(Dataset records begins)
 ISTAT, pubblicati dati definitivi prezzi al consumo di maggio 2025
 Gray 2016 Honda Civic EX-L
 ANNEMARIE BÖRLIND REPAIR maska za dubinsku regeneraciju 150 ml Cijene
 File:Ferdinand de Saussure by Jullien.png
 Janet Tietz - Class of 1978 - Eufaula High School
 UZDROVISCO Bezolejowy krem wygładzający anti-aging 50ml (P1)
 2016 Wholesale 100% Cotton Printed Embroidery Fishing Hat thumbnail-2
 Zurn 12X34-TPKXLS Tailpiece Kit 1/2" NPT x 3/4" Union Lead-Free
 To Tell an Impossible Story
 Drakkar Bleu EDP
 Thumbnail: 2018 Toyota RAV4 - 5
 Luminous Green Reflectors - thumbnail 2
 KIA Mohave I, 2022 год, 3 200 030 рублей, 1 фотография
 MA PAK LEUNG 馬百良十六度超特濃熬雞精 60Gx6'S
(Dataset records ends)
(Dataset records begins)
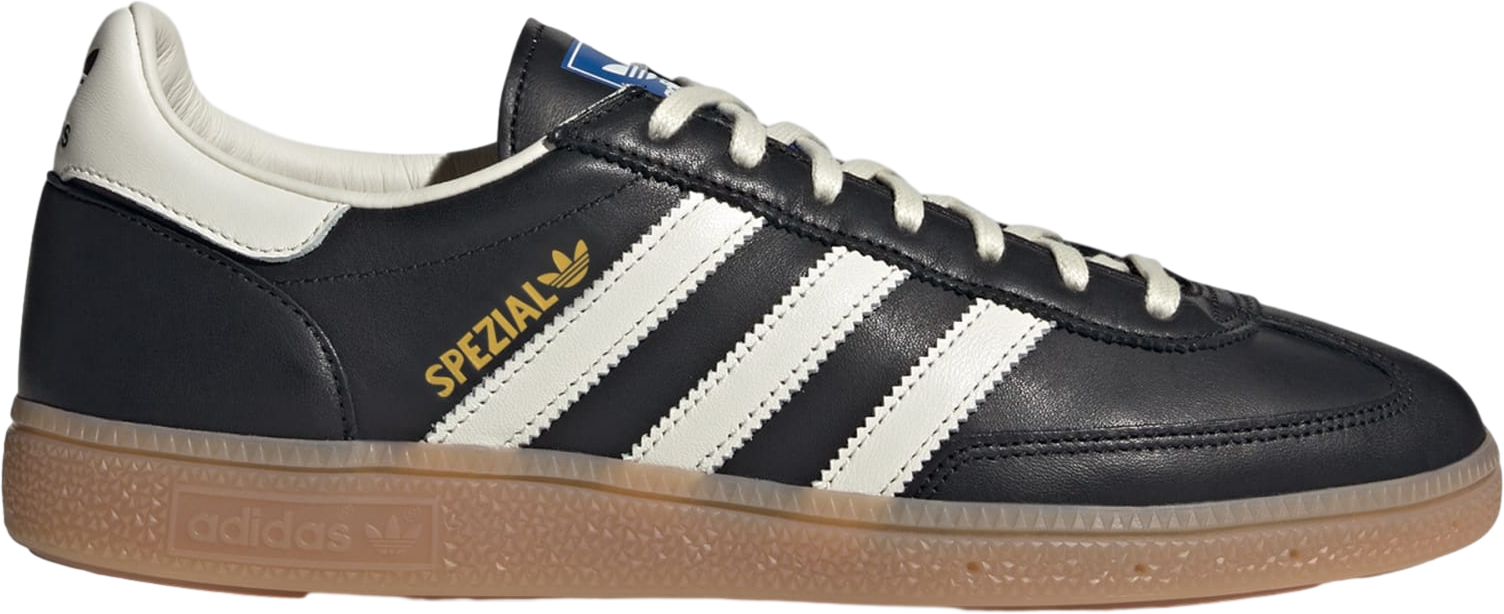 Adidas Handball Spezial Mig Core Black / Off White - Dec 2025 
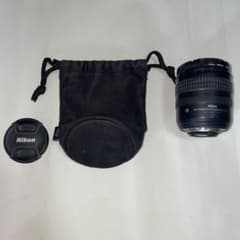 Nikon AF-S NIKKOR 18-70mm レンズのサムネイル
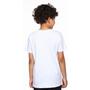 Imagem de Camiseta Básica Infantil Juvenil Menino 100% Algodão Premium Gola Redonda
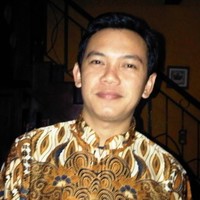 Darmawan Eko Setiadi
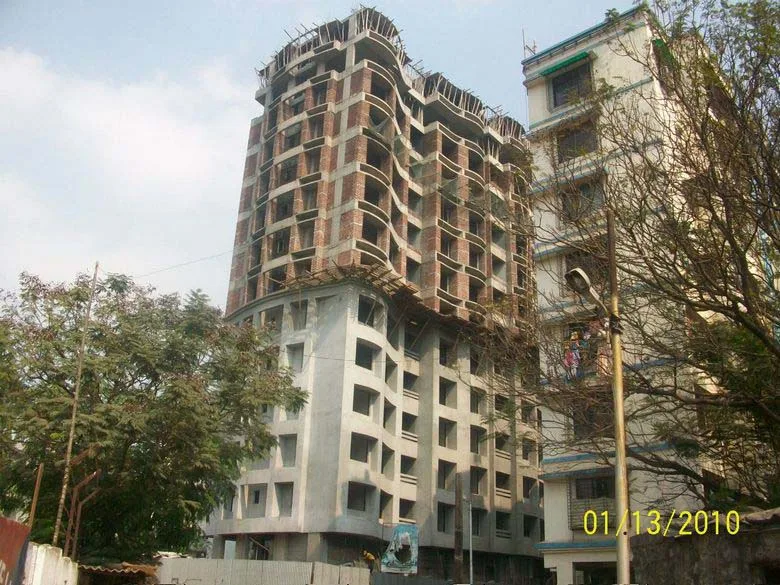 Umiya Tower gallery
(Dataset records ends)
(Dataset records begins)
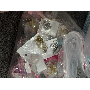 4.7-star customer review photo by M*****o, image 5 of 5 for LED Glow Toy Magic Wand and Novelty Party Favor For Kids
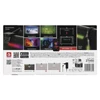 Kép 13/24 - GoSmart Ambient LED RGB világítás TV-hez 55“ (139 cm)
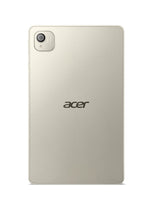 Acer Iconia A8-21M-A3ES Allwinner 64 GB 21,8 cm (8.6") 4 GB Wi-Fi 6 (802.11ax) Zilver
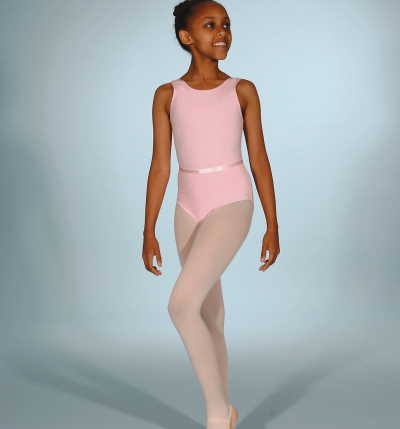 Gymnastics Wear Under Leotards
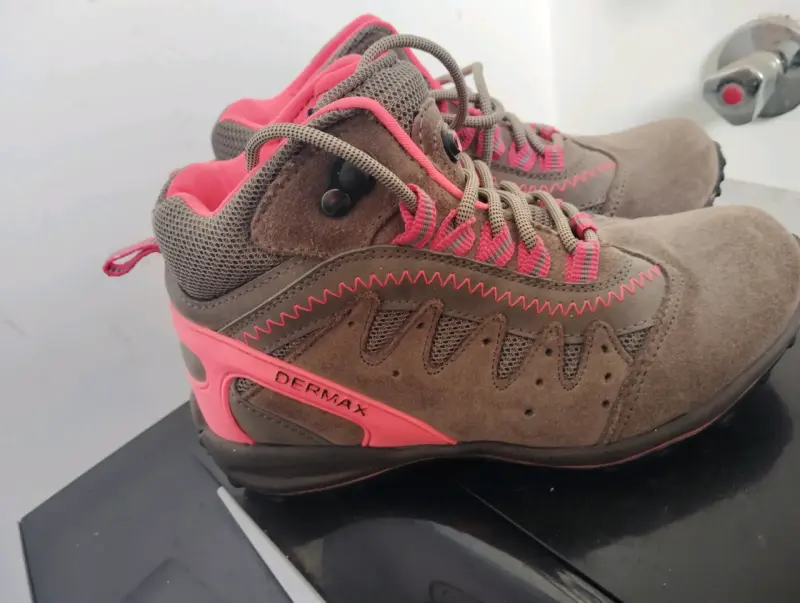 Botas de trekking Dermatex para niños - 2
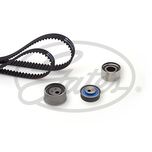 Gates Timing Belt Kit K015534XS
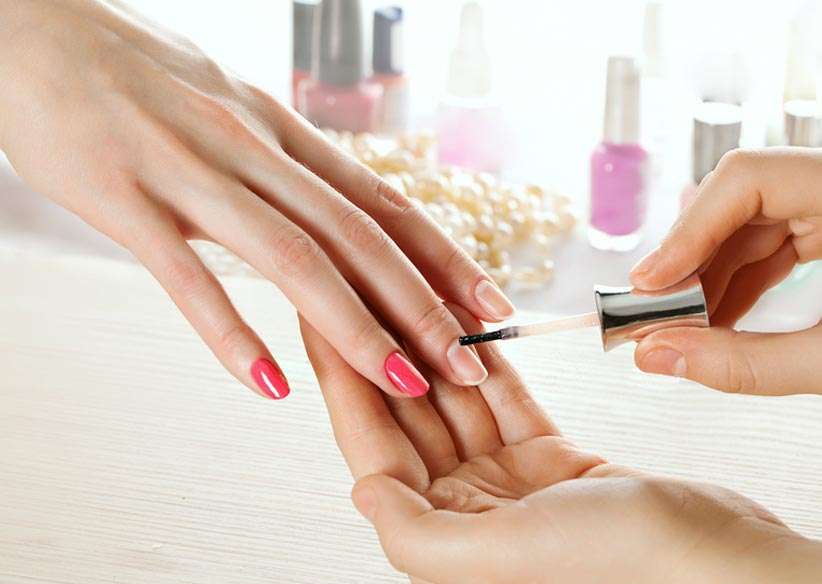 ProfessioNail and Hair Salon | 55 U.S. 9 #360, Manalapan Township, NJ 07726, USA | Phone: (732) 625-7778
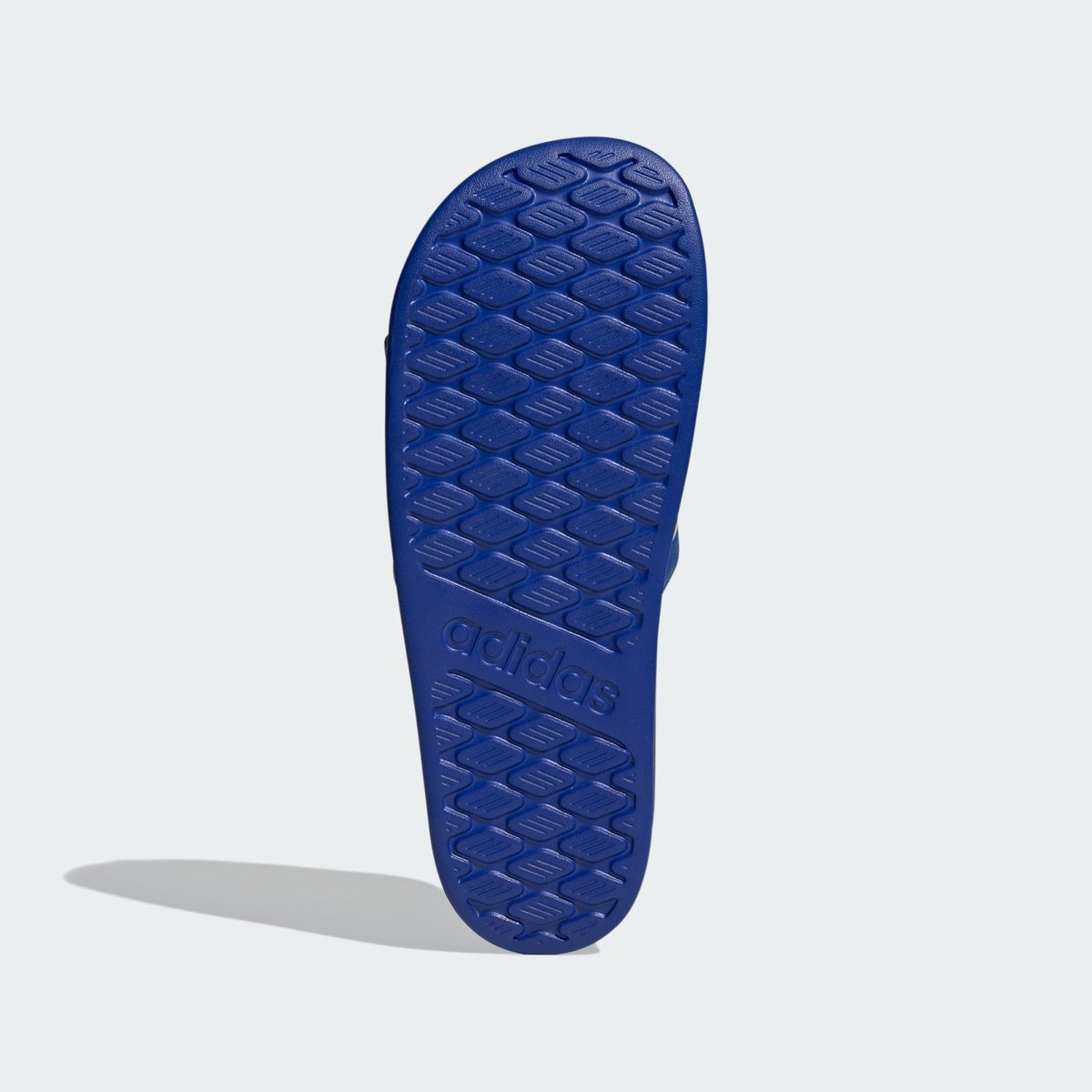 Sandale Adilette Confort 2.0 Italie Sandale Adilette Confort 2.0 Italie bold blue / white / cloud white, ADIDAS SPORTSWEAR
(Dataset records ends)
Task item
Turn the lines from the one containing "Adidas Handball Spezial" through the one containing "Umiya Tower gallery", both included, into a numbered list, skipping any blank lines. Leave the pictures out of your answer.

Your response
1.  Adidas Handball Spezial Mig Core Black / Off White - Dec 2025 
2.  Nikon AF-S NIKKOR 18-70mm レンズのサムネイル
3.  Imagem de Camiseta Básica Infantil Juvenil Menino 100% Algodão Premium Gola Redonda
4.  Darmawan Eko Setiadi
5.  Umiya Tower gallery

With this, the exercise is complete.